Ci si aspetta quindi che da ora in poi si tiri fuori solo il positivo che c’è, proprio come nella vita sanno fare coloro i quali nelle difficoltà trovano la forza di rialzarsi, di sfoderare il miglior sorriso e di lottare.
E per lottare devono giocare calciatori che sappiano stare in campo non solo tatticamente ma anche atleticamente.
Quando al termine della gara contro il Livorno, si fa notare che la squadra sistematicamente ha dei cali nel finale, mister Stroppa non sa dare una risposta precisa alla condizione fisica dei suoi giocatori, rimarca di essere arrivato dalla partita di Ascoli e parla anche di paura.
Attenuanti da inizio campionato ne potremmo trovare tante, forse troppe: amore mai sbocciato tra ambiente e tecnico, pressione degli obiettivi da raggiungere, il fallimento del campionato precedente, la speranza disattesa della possibile riammissione al torneo di serie A, cambi tecnici e tattici, l’insoddisfazione di alcuni giocatori spremuti nelle motivazioni da tre anni intensi, infortuni di calciatori importanti, arbitraggi in alcune gare sconcertanti: e ne potremmo aggiungere ancora tante altre ma sarebbe inutile.
I ritmi, i tempi di manovra
e le soluzione di gioco
del Rottweiler affamato
Sebbene manchi la continuità di un programma ragionato sull’intera stagione, lo staff tecnico dovrà dare le risposte che servono a capire se la squadra può correre un’intera maratona con lo sprint da velocisti o, come spesso accade, dover assistere ad una mezza maratona corsa in apnea.

■ ■ ■

Consegna 1:
Stabilisci se le affermazioni (a), (b) e (c) concordano con il brano sulla squadra di mister Stroppa, rispondendo sì o no a ciascuna e citando tra virgolette le parole del brano che lo dimostrano. (a) Dopo la gara contro il Livorno, Stroppa dà una spiegazione precisa sulla condizione fisica dei suoi giocatori. (b) Tra le attenuanti elencate compaiono gli infortuni di calciatori importanti. (c) Il brano afferma che manca la continuità di un programma ragionato sull'intera stagione.
Consegna 2:
Restituisci parola per parola la parte del brano sulla squadra di mister Stroppa che va da "E per lottare" a "anche di paura.".
Consegna 3:
Riprendi il brano sulla squadra di mister Stroppa e proseguilo dal punto in cui si ferma.

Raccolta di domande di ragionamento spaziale
■ ■ ■

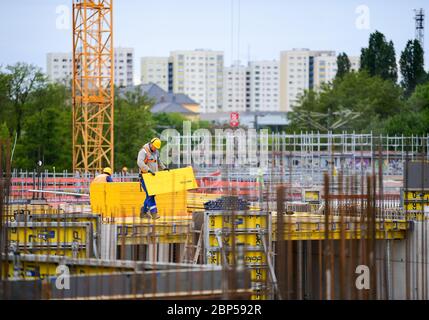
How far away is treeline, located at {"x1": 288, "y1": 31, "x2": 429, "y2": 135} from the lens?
61219 millimetres

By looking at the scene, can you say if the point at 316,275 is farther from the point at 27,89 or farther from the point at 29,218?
the point at 27,89

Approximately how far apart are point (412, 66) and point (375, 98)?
871cm

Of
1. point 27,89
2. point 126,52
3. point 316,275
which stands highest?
point 126,52

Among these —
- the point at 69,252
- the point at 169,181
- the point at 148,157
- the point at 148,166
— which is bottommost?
the point at 69,252

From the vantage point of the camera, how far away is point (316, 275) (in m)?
20.7

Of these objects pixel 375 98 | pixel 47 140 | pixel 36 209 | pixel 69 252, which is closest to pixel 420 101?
pixel 375 98

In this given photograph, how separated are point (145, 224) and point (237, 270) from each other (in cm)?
718

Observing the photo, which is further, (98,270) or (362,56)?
(362,56)

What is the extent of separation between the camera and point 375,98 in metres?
71.4

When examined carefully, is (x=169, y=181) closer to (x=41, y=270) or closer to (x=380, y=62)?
(x=41, y=270)

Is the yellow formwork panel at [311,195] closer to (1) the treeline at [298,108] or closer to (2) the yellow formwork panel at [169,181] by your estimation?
(2) the yellow formwork panel at [169,181]

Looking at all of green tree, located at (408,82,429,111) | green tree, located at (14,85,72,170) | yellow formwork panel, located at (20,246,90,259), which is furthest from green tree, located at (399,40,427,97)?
yellow formwork panel, located at (20,246,90,259)

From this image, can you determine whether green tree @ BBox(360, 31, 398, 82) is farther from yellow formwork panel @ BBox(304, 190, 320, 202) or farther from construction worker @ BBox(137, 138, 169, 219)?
construction worker @ BBox(137, 138, 169, 219)
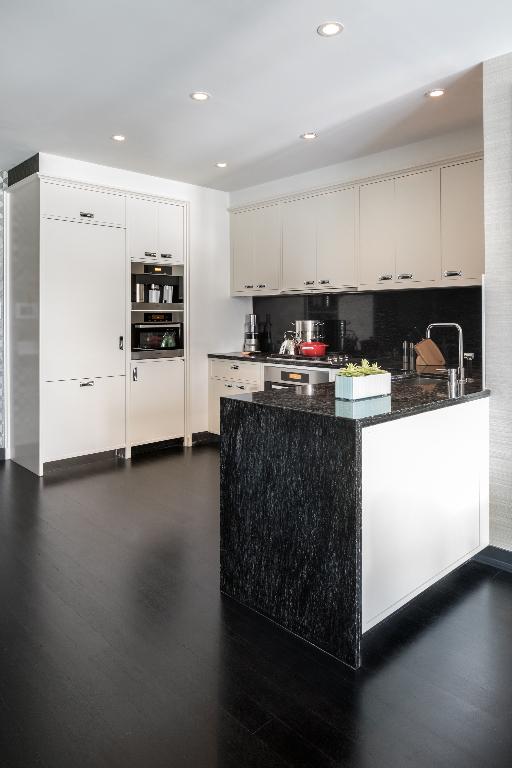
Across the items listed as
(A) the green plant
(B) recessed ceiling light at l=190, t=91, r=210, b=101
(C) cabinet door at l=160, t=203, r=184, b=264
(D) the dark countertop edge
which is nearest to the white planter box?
(A) the green plant

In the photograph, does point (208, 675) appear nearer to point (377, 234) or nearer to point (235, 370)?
point (377, 234)

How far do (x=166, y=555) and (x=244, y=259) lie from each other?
12.3 feet

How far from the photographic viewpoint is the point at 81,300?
5.04 m

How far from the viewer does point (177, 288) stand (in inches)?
233

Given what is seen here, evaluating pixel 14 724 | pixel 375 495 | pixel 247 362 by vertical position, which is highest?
pixel 247 362

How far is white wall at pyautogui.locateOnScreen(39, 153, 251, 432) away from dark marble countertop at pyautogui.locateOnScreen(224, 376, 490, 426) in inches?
121

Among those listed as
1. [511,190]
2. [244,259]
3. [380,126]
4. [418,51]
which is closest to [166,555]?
[511,190]

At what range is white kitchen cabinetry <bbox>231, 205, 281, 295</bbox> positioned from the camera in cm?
577

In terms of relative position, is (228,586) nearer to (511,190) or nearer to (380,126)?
(511,190)

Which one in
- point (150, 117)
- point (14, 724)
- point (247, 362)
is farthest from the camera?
point (247, 362)

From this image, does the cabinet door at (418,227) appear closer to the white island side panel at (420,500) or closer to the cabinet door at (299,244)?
the cabinet door at (299,244)

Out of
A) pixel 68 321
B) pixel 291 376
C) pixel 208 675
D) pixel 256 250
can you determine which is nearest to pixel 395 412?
pixel 208 675

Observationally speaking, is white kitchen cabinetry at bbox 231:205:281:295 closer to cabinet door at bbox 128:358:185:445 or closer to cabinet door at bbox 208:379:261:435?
cabinet door at bbox 208:379:261:435

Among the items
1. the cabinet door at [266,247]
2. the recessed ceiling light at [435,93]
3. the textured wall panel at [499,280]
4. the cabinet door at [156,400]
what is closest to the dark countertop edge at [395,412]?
the textured wall panel at [499,280]
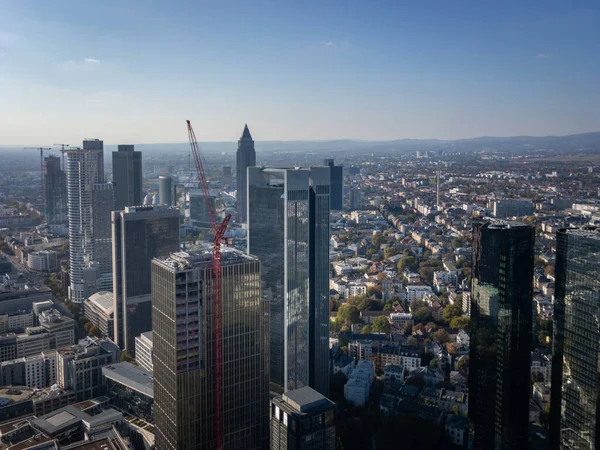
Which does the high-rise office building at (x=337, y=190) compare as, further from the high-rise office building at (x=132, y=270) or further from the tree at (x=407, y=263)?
the high-rise office building at (x=132, y=270)

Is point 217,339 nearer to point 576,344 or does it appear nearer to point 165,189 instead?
point 576,344

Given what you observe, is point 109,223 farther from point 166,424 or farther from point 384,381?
point 166,424

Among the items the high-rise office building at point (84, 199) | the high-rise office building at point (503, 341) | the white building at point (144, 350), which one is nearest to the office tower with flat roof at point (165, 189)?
the high-rise office building at point (84, 199)


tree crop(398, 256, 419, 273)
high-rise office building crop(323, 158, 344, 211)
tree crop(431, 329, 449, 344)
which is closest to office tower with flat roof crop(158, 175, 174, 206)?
high-rise office building crop(323, 158, 344, 211)

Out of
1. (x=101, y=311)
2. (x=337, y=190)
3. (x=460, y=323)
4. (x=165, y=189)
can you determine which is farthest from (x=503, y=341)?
(x=165, y=189)

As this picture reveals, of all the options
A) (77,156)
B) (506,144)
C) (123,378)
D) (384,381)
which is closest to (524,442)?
(384,381)
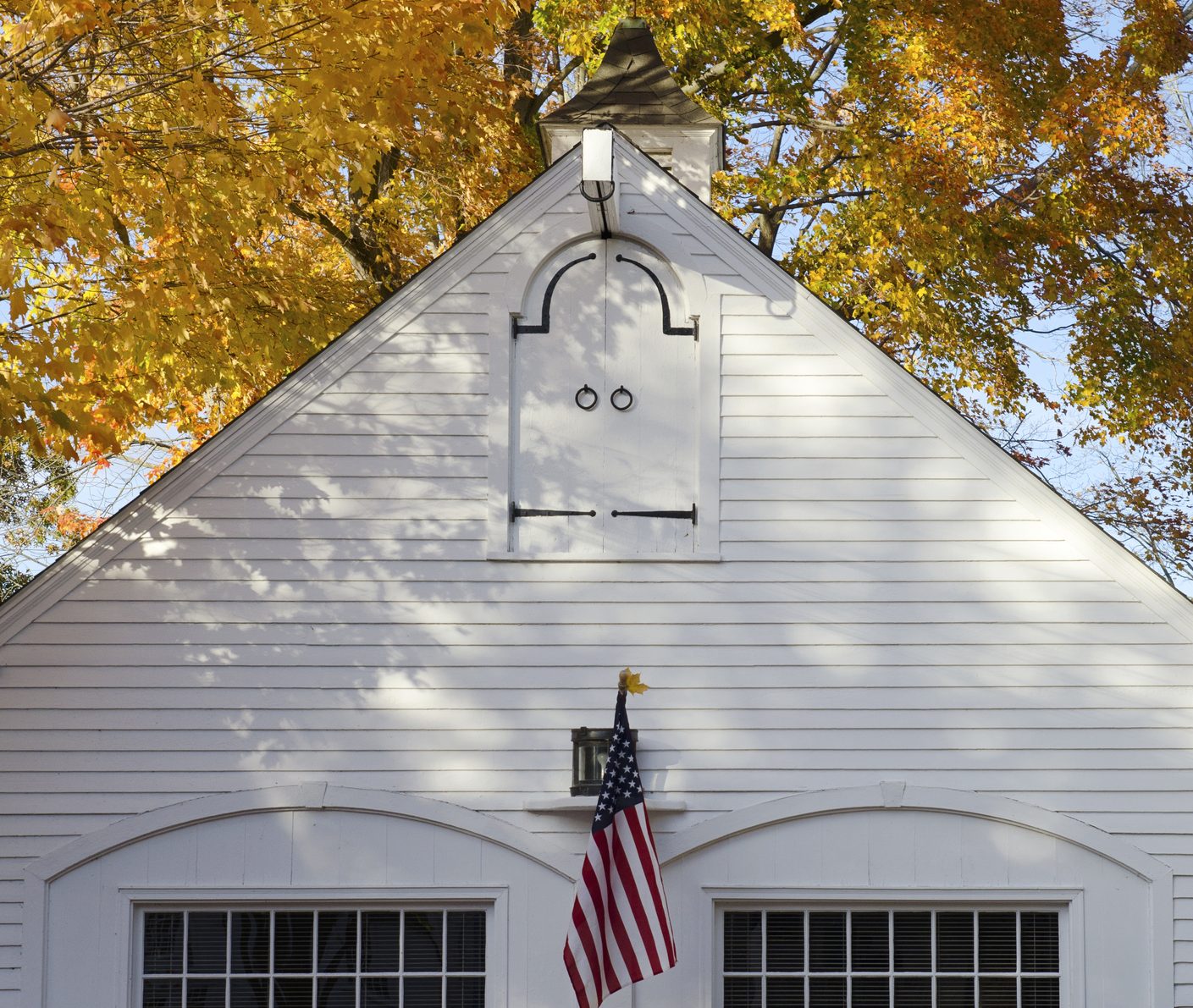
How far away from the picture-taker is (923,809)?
7512 millimetres

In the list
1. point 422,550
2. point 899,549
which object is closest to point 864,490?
point 899,549

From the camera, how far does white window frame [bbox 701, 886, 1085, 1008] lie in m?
7.45

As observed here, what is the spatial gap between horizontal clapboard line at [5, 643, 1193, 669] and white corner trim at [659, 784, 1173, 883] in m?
0.71

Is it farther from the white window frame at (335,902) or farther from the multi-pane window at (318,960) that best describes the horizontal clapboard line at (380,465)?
the multi-pane window at (318,960)

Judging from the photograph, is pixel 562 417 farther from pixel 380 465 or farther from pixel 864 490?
pixel 864 490

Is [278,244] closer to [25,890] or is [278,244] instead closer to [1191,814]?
[25,890]

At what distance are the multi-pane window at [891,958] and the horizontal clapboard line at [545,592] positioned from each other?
172 centimetres

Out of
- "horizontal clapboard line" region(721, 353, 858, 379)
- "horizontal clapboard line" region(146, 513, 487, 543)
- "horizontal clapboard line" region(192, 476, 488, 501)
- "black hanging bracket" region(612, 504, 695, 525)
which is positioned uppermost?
"horizontal clapboard line" region(721, 353, 858, 379)

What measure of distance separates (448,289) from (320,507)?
1.45m

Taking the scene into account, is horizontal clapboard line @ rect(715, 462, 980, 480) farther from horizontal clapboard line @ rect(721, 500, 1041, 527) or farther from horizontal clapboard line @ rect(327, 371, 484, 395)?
horizontal clapboard line @ rect(327, 371, 484, 395)

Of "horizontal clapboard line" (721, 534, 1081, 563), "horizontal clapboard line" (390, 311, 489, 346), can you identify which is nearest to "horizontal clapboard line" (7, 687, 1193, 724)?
"horizontal clapboard line" (721, 534, 1081, 563)

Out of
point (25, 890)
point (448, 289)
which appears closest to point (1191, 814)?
point (448, 289)

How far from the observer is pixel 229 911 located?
24.9 feet

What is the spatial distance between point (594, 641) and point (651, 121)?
3.60 m
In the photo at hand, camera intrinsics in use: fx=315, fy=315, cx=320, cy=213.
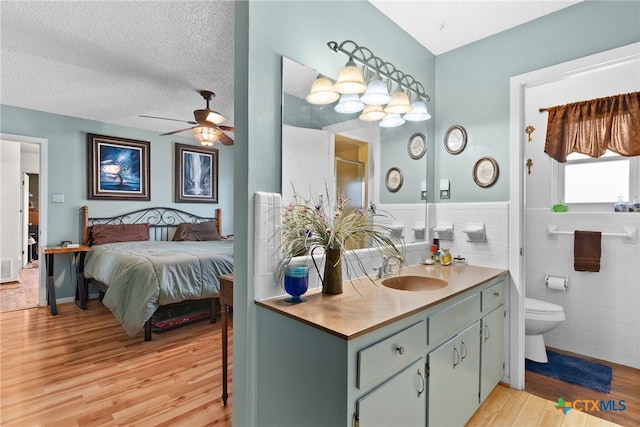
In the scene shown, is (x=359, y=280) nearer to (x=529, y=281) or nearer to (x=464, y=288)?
(x=464, y=288)

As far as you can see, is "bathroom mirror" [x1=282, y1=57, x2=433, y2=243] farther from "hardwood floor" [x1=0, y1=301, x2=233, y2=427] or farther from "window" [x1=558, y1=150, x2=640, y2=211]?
"hardwood floor" [x1=0, y1=301, x2=233, y2=427]

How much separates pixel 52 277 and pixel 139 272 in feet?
5.86

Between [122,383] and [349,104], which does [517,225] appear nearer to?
[349,104]

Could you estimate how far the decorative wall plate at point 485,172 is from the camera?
2350mm

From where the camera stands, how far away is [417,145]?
2.49 meters

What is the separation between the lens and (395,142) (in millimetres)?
2342

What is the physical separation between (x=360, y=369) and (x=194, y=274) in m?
2.58

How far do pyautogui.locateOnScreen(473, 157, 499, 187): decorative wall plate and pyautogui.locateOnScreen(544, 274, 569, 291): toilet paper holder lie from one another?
1175mm

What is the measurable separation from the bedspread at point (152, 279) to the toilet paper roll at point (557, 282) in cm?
311

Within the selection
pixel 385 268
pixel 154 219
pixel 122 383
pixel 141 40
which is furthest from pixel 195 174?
pixel 385 268

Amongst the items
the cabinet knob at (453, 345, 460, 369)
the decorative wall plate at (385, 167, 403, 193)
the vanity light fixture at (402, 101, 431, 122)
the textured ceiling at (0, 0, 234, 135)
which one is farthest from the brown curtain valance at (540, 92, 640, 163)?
the textured ceiling at (0, 0, 234, 135)

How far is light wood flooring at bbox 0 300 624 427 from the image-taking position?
1.87 metres

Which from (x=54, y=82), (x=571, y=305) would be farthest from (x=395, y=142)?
(x=54, y=82)

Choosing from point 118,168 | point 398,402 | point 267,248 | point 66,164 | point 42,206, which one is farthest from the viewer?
point 118,168
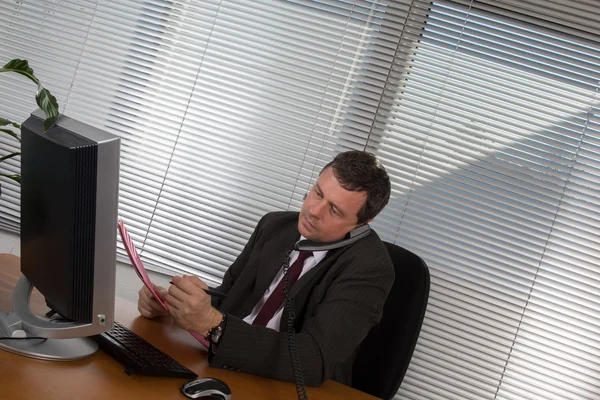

■ ■ ■

Risposta 1:
(a) No: «mister Stroppa non sa dare una risposta precisa alla condizione fisica dei suoi giocatori».
(b) Sì: «infortuni di calciatori importanti».
(c) Sì: «Sebbene manchi la continuità di un programma ragionato sull’intera stagione».

Risposta 2:
E per lottare devono giocare calciatori che sappiano stare in campo non solo tatticamente ma anche atleticamente.
Quando al termine della gara contro il Livorno, si fa notare che la squadra sistematicamente ha dei cali nel finale, mister Stroppa non sa dare una risposta precisa alla condizione fisica dei suoi giocatori, rimarca di essere arrivato dalla partita di Ascoli e parla anche di paura.

Risposta 3:
I ritmi imposti dal gioco di mister Stroppa sono altissimi, dalla panchina detta tempi di manovra e soluzioni di gioco alla squadra, sembra un Rottweiler affamato che morderebbe le caviglie non solo agli avversari, ma anche ai suoi calciatori. Pressione che a volte però si trasforma in giocate frenetiche e perdita di lucidità.
In attesa che si sciolgano i dubbi, questa squadra di certezze ne ha sicuramente a sufficienza per poter disputare le prossime gare con la giusta dose di qualità, di coraggio, di determinazione, di grinta e di emozione.
La stessa emozione che si vede negli occhi di un bimbo quando guarda per la prima volta un pallone, proprio come quella di Mattia Pettinari, che ha portato la sfera a centrocampo insieme alla terna arbitrale, al ritorno di papà Stefano in maglia rossoblù.